Dans « Le temps logique et l’assertion de certitude anticipée » (1945), Lacan décrit comment le « Sujet » est produit par un « acte » réalisé dans la hâte au terme d’un temps logique composé de trois temps : l’instant de voir, le temps pour comprendre et le moment de conclure. Les apparitions de Snoop reprennent ces trois temps. Premier temps : il découvre le corps ensanglanté de Samuel en un instant, l’instant de voir que son maître est mort ; deuxième temps : en avalant les cachets d’aspirine afin de reproduire le suicide supposé du père, il participe du temps pour comprendre, comprendre que la mère est innocente ; troisième temps : au moment où le récit se referme, que Sandra a retrouvé son chalet et qu’épuisée elle s’allonge sur le canapé, il se hâte de l’y rejoindre dans ce qui est la dernière image du film.

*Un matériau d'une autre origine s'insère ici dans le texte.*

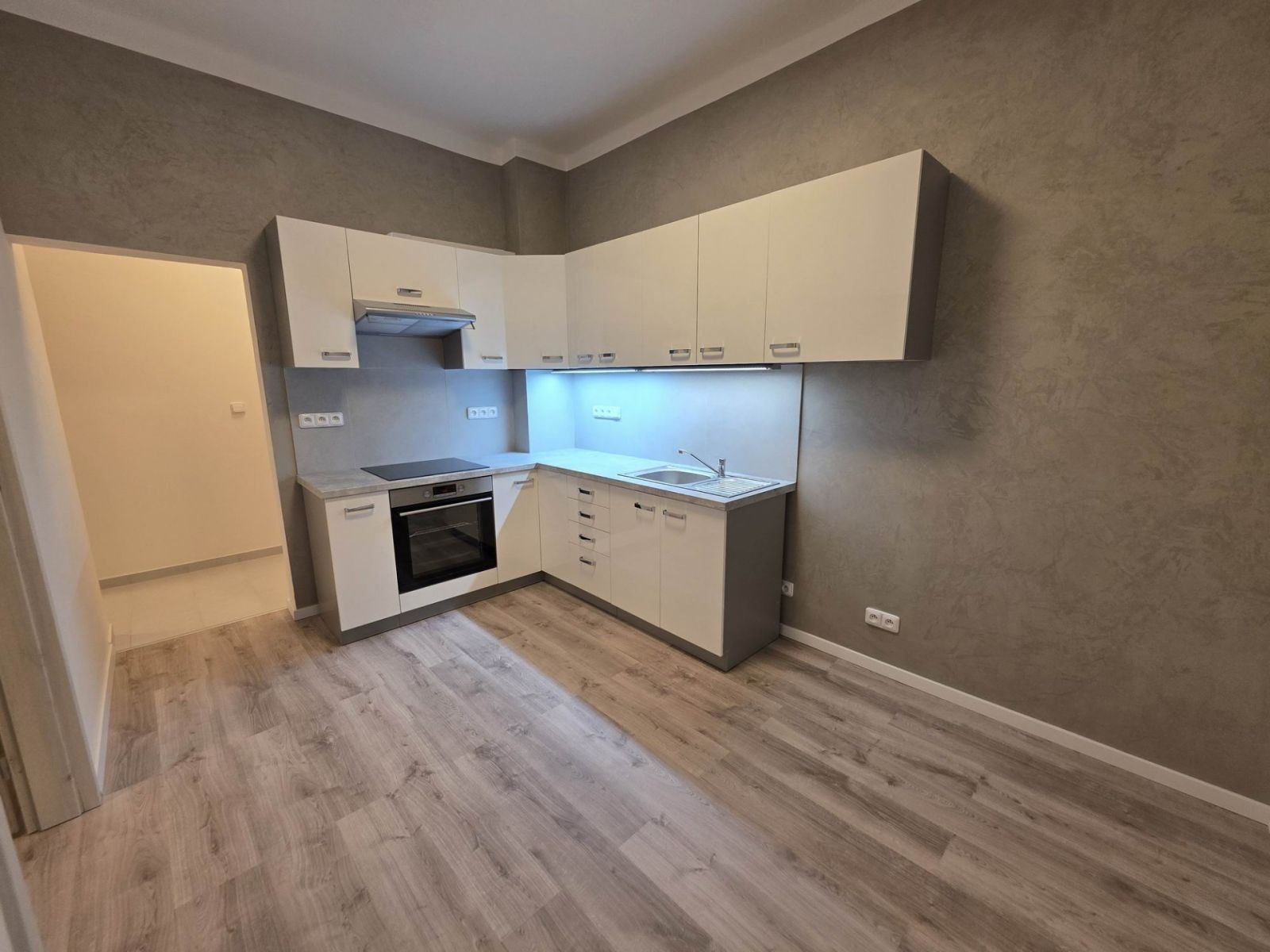 Pronájem byt 2+1 - Zádušní, Kladno - Kladno, Středočeský kraj, 48 m² - 5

Si on relie chacun de ces trois temps au rôle joué par Snoop, on obtient la triade suivante : il découvre Samuel mort ; il est Samuel mort ; il prend la place de Samuel auprès de Sandra. De cette séquence résulte un acte qui se révèle au grand jour dès lors qu’on combine la séquence avec la dispute qui a précédé la chute et dont on entend l’enregistrement lors du procès. Que montre cet échange de plus en plus vif au fur et à mesure qu’il dure ? D’un côté, une femme qui ne cède pas sur son désir, de l’autre, un homme qui exige des signes d’amour ; d’un côté, une femme dont l’indépendance est telle qu’elle peut affectivement, matériellement, sexuellement, intellectuellement, se passer de l’homme, de l’autre, un homme dont la dépendance est telle qu’il est incapable de vivre sans l’affection et la reconnaissance de sa femme. Quel est donc le message d’Anatomie d’une chute ? En s’ouvrant à son désir, la femme a découvert qu’elle pouvait se passer de l’homme[1], et pas n’importe quel homme, l’homme viril et paternaliste, le traditionnel, le machiste, le père. L’homme est mort, voilà le constat qu’entérine le film en l’annonçant urbi et orbi. Et il pourrait en rester là… s’il n’enfonçait le clou quand, dans un sommet d’ironie, il ajoute cet addenda au constat : l’homme est à ce point inutile à la femme qu’elle peut le remplacer par le chien. Si la chute tue l’homme, le chien l’enterre. C’est dans la mesure où le chien prend sa place que la chute de l’homme est actée. De là à penser que le chien serait l’avenir de l’homme…
Christophe Scudéri
Extrait d’un texte publié sur le blog du Collectif Lillois de psychanalyse: https://www.collectiflilloisdepsychanalyse.com/post/anatomie-d-une-chute
[1] On pourrait ajouter « car elle est devenue un homme comme un autre ». Nous renvoyons à la discussion qui ouvre le film.